By Meg Richards
The Associated Press
NEW YORK - Wall Street professionals know to keep their expectations in check in September, historically the worst month for stocks. Money managers are getting back to business, cleaning house, and often sending the market lower in the process.
September has opened strong eight of the last nine years, but it has ended with a knock-out punch for stocks for the last five, partly because institutional traders are making end-of-the quarter portfolio changes. But some analysts, noting the market's unusual sell-off this July, question whether the pattern will hold true this year.
"The normal election-year pattern shows the market rallying in July and most of August, then selling off, so we've been much weaker than normal," said Tim Hayes, global stock strategist at Ned Davis Research in Venice, Fla. "The market may have already had that pre-election sell-off."
During seven of the last 10 presidential races, the major indexes posted gains for September, according to the Stock Trader's Almanac. The month ended in a loss three times - in 1972 and 1984, when incumbents ran and won, and in 2000, when there was no incumbent.
Part of what drives September's typical weakness is the difficulty of assessing the outlook for third-quarter earnings after the summer doldrums. It's almost as if earnings for the entire 12-week period depend on this month, says Tobias Levkovich, chief U.S. equity strategist at Citigroup's Smith Barney division. And when Labor Day falls deeper in the month, as it does this year, things can get even more complicated.

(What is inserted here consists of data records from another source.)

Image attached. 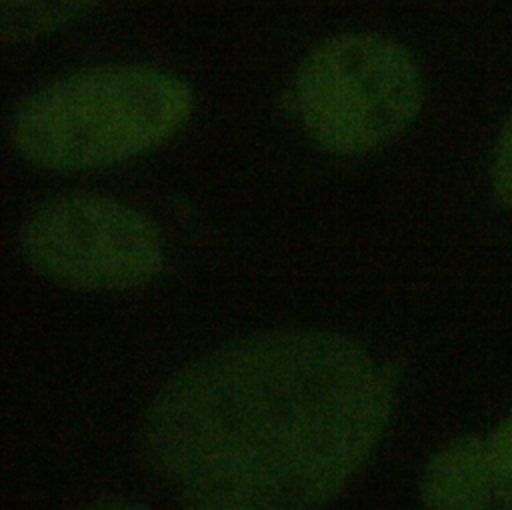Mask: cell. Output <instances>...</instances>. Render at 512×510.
<instances>
[{
	"label": "cell",
	"instance_id": "cell-1",
	"mask_svg": "<svg viewBox=\"0 0 512 510\" xmlns=\"http://www.w3.org/2000/svg\"><path fill=\"white\" fill-rule=\"evenodd\" d=\"M396 380L346 336L276 330L182 368L140 450L180 510H316L368 460Z\"/></svg>",
	"mask_w": 512,
	"mask_h": 510
},
{
	"label": "cell",
	"instance_id": "cell-2",
	"mask_svg": "<svg viewBox=\"0 0 512 510\" xmlns=\"http://www.w3.org/2000/svg\"><path fill=\"white\" fill-rule=\"evenodd\" d=\"M192 112L194 92L180 76L144 64H102L30 94L12 116L10 142L42 170H98L166 144Z\"/></svg>",
	"mask_w": 512,
	"mask_h": 510
},
{
	"label": "cell",
	"instance_id": "cell-3",
	"mask_svg": "<svg viewBox=\"0 0 512 510\" xmlns=\"http://www.w3.org/2000/svg\"><path fill=\"white\" fill-rule=\"evenodd\" d=\"M424 76L400 42L342 32L312 48L294 84V114L308 140L332 156H362L404 134L424 106Z\"/></svg>",
	"mask_w": 512,
	"mask_h": 510
},
{
	"label": "cell",
	"instance_id": "cell-4",
	"mask_svg": "<svg viewBox=\"0 0 512 510\" xmlns=\"http://www.w3.org/2000/svg\"><path fill=\"white\" fill-rule=\"evenodd\" d=\"M20 250L44 278L86 292L140 288L164 266L158 226L144 212L92 192L36 208L20 230Z\"/></svg>",
	"mask_w": 512,
	"mask_h": 510
},
{
	"label": "cell",
	"instance_id": "cell-5",
	"mask_svg": "<svg viewBox=\"0 0 512 510\" xmlns=\"http://www.w3.org/2000/svg\"><path fill=\"white\" fill-rule=\"evenodd\" d=\"M426 510H488V480L478 434L452 440L434 454L422 478Z\"/></svg>",
	"mask_w": 512,
	"mask_h": 510
},
{
	"label": "cell",
	"instance_id": "cell-6",
	"mask_svg": "<svg viewBox=\"0 0 512 510\" xmlns=\"http://www.w3.org/2000/svg\"><path fill=\"white\" fill-rule=\"evenodd\" d=\"M104 0H0V36L8 46L50 36L82 20Z\"/></svg>",
	"mask_w": 512,
	"mask_h": 510
},
{
	"label": "cell",
	"instance_id": "cell-7",
	"mask_svg": "<svg viewBox=\"0 0 512 510\" xmlns=\"http://www.w3.org/2000/svg\"><path fill=\"white\" fill-rule=\"evenodd\" d=\"M488 480V510H512V412L480 436Z\"/></svg>",
	"mask_w": 512,
	"mask_h": 510
},
{
	"label": "cell",
	"instance_id": "cell-8",
	"mask_svg": "<svg viewBox=\"0 0 512 510\" xmlns=\"http://www.w3.org/2000/svg\"><path fill=\"white\" fill-rule=\"evenodd\" d=\"M490 182L496 198L512 210V114L504 122L492 148Z\"/></svg>",
	"mask_w": 512,
	"mask_h": 510
},
{
	"label": "cell",
	"instance_id": "cell-9",
	"mask_svg": "<svg viewBox=\"0 0 512 510\" xmlns=\"http://www.w3.org/2000/svg\"><path fill=\"white\" fill-rule=\"evenodd\" d=\"M76 510H148V508H144L138 502L126 500V498H108V500H100V502H94V504H88V506H82Z\"/></svg>",
	"mask_w": 512,
	"mask_h": 510
}]
</instances>
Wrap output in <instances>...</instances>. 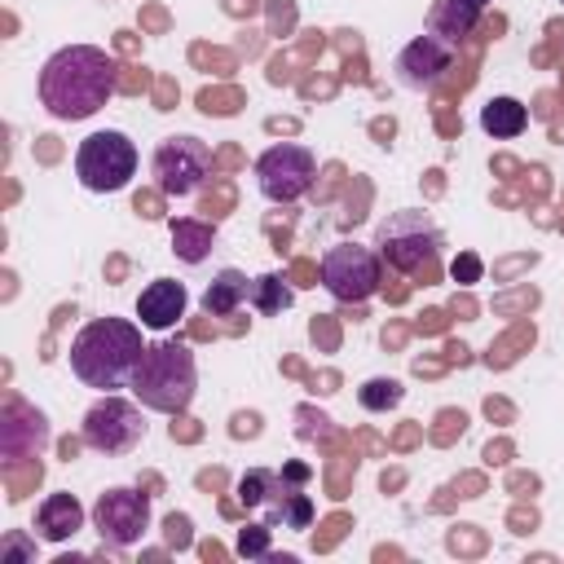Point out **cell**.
I'll return each instance as SVG.
<instances>
[{
	"label": "cell",
	"instance_id": "obj_1",
	"mask_svg": "<svg viewBox=\"0 0 564 564\" xmlns=\"http://www.w3.org/2000/svg\"><path fill=\"white\" fill-rule=\"evenodd\" d=\"M40 106L62 119L79 123L93 119L115 97V62L97 44H66L40 66Z\"/></svg>",
	"mask_w": 564,
	"mask_h": 564
},
{
	"label": "cell",
	"instance_id": "obj_20",
	"mask_svg": "<svg viewBox=\"0 0 564 564\" xmlns=\"http://www.w3.org/2000/svg\"><path fill=\"white\" fill-rule=\"evenodd\" d=\"M273 485H278V471H269V467H251L247 476H238L234 498H238V507H264L269 494H273Z\"/></svg>",
	"mask_w": 564,
	"mask_h": 564
},
{
	"label": "cell",
	"instance_id": "obj_23",
	"mask_svg": "<svg viewBox=\"0 0 564 564\" xmlns=\"http://www.w3.org/2000/svg\"><path fill=\"white\" fill-rule=\"evenodd\" d=\"M167 529H172V542H181V546L189 542V533H185V529H189V520H185V516H172V520H167Z\"/></svg>",
	"mask_w": 564,
	"mask_h": 564
},
{
	"label": "cell",
	"instance_id": "obj_16",
	"mask_svg": "<svg viewBox=\"0 0 564 564\" xmlns=\"http://www.w3.org/2000/svg\"><path fill=\"white\" fill-rule=\"evenodd\" d=\"M480 128H485L489 137H498V141H511V137H520V132L529 128V110H524V101H516V97H489V101L480 106Z\"/></svg>",
	"mask_w": 564,
	"mask_h": 564
},
{
	"label": "cell",
	"instance_id": "obj_11",
	"mask_svg": "<svg viewBox=\"0 0 564 564\" xmlns=\"http://www.w3.org/2000/svg\"><path fill=\"white\" fill-rule=\"evenodd\" d=\"M449 66H454V44H449L445 35H436V31L414 35V40L397 53V79H401L405 88H414V93L441 84Z\"/></svg>",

"We suspect that there will be a fair amount of nervousness about earnings this quarter, especially if the August employment numbers ... are less than exciting," Levkovich told investors.
The Labor Department's data report released Friday offered some promise after two months of anemic jobs growth, but it wasn't enough to electrify the market. Employers added 144,000 new jobs last month, just short of the 150,000 economists were looking for.
History offers some guidance about which areas are most vulnerable to seasonal weaknesses. On average, Levkovich found that telecommunications, utilities and healthcare have posted gains, while consumer staples, materials, industrials, information technology and consumer discretionaries have shown weaker performances.